# Creating a cylindrical projection from a single image?



## dtronvig (Jun 15, 2015)

So, I have these very wide-angle rectilinear images,  with the huge heads in the corners. I'm not seeing a way to convert a single image to a cylindrical-projection panorama, as with a stitched-together string of images. 

Is there a way to do that in Lightroom, or failing that, in Photoshop? If Lightroom will only offer that option for a group of images, can I group the actual image with some other nominal image, maybe a sliver copied from one side of the actual image?


----------



## Jim Wilde (Jun 15, 2015)

Hi, welcome to the forum.

I don't think that would work in Lightroom, at least not very easily. For one thing the multiple images have to have been shot at the same focal length, so you'd have to do some manipulation to achieve that, I would think. Photoshop may be more tolerant in that regard, but I can't say for certain.


----------



## clee01l (Jun 15, 2015)

Jim Wilde said:


> Hi, welcome to the forum.
> 
> I don't think that would work in Lightroom, at least not very easily. For one thing the multiple images have to have been shot at the same focal length, so you'd have to do some manipulation to achieve that, I would think. Photoshop may be more tolerant in that regard, but I can't say for certain.


In PSCC2014, you can choose the projection method for panoramas.

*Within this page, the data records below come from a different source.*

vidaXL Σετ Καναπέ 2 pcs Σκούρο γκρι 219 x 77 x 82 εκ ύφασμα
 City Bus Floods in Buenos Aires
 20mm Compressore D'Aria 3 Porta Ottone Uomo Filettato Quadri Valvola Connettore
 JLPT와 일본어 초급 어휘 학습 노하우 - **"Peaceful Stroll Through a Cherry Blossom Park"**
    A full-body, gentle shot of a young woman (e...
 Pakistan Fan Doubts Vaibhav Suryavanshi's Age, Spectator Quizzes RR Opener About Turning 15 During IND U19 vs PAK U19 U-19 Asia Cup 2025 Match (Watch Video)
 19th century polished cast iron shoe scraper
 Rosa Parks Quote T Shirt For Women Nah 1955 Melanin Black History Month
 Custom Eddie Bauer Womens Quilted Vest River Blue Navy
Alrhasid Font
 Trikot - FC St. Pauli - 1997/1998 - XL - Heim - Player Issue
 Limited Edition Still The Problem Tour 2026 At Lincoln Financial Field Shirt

If that does not provide the results that you wish, there is the Transform function.


----------



## dtronvig (Jun 16, 2015)

Aha, I can get close enough in Photoshop Warp mode. _Can I then save that custom warp shape?_ If so, I could probably calibrate a custom warp for a given focal length by taking a picture of a 3x3 grid curving in a cylinder, centered on I guess the iris.


----------